We provide here the codes for Kmeans Quantization + Random Projection based Locality Sensive Hashing (RPLSH). The LSH algorithm is formally described in [1] and the matlab version can be found at here
RPLSH is extremely simple but rather effective. All the previous hashing papers failed to correctly measure the performance of hashing algorithms and the powerfulness of RPLSH was certainly underestimated.

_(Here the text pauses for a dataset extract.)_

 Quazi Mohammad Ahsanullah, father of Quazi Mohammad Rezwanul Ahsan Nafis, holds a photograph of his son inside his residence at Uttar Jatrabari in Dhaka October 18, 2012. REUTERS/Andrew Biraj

Please see our paper A Revisit of Hashing Algorithms for Approximate Nearest Neighbor Search for details.
The performance was tested without parallelism.
Go to the root directory of RPLSH and make.
cd RPLSH/
make
-
Index building
cd RPLSH/samples/ ./index data_file index_file nCluster nIter tableNum
Meaning of the parameters:
nCluster -- parameter for kmeans, how many partitions will be generated nIter -- iteration number for kmeans tableNum -- the actual code length will be tableNum*32 bits
-
Search with the builded index
cd RPLSH/samples/ ./search index_file data_file query_file result_file nGroup initsz querNN
Meaning of the parameters:
nGroup -- the number of nearest groups will be considered. initsz -- the number of points closest to query in the hamming space will be examined. querNN -- required number of returned neighbors
Same as that of EFANNA
Indexing:
RPLSH/samples/index sift_base.fvecs sift.index 1000 100 32
RPLSH/samples/index gist_base.fvecs gist.index 1000 100 32
Searching:
RPLSH/samples/search sift.index sift_base.fvecs sift_query.fvecs result 5 100 100
RPLSH/samples/search sift.index sift_base.fvecs sift_query.fvecs result 5 200 100
RPLSH/samples/search sift.index sift_base.fvecs sift_query.fvecs result 8 300 100
RPLSH/samples/search sift.index sift_base.fvecs sift_query.fvecs result 10 400 100
RPLSH/samples/search sift.index sift_base.fvecs sift_query.fvecs result 15 500 100
RPLSH/samples/search sift.index sift_base.fvecs sift_query.fvecs result 20 700 100
RPLSH/samples/search sift.index sift_base.fvecs sift_query.fvecs result 25 900 100
RPLSH/samples/search sift.index sift_base.fvecs sift_query.fvecs result 30 1000 100
RPLSH/samples/search sift.index sift_base.fvecs sift_query.fvecs result 40 2000 100
RPLSH/samples/search sift.index sift_base.fvecs sift_query.fvecs result 50 2000 100
RPLSH/samples/search sift.index sift_base.fvecs sift_query.fvecs result 70 3000 100
RPLSH/samples/search sift.index sift_base.fvecs sift_query.fvecs result 100 3000 100
RPLSH/samples/search sift.index sift_base.fvecs sift_query.fvecs result 100 7000 100
RPLSH/samples/search gist.index gist_base.fvecs gist_query.fvecs result 5 300 100
RPLSH/samples/search gist.index gist_base.fvecs gist_query.fvecs result 8 400 100
RPLSH/samples/search gist.index gist_base.fvecs gist_query.fvecs result 10 600 100
RPLSH/samples/search gist.index gist_base.fvecs gist_query.fvecs result 15 800 100
RPLSH/samples/search gist.index gist_base.fvecs gist_query.fvecs result 25 2000 100
RPLSH/samples/search gist.index gist_base.fvecs gist_query.fvecs result 30 3000 100
RPLSH/samples/search gist.index gist_base.fvecs gist_query.fvecs result 40 4000 100
RPLSH/samples/search gist.index gist_base.fvecs gist_query.fvecs result 50 5000 100
RPLSH/samples/search gist.index gist_base.fvecs gist_query.fvecs result 70 7000 100
RPLSH/samples/search gist.index gist_base.fvecs gist_query.fvecs result 100 10000 100
RPLSH/samples/search gist.index gist_base.fvecs gist_query.fvecs result 150 20000 100
RPLSH/samples/search gist.index gist_base.fvecs gist_query.fvecs result 200 30000 100
RPLSH/samples/search gist.index gist_base.fvecs gist_query.fvecs result 250 40000 100
RPLSH/samples/search gist.index gist_base.fvecs gist_query.fvecs result 300 80000 100
[1]: Moses S. Charikar: Similarity estimation techniques from rounding algorithms. Proceedings of the thiry-fourth annual ACM symposium on Theory of computing, 2002.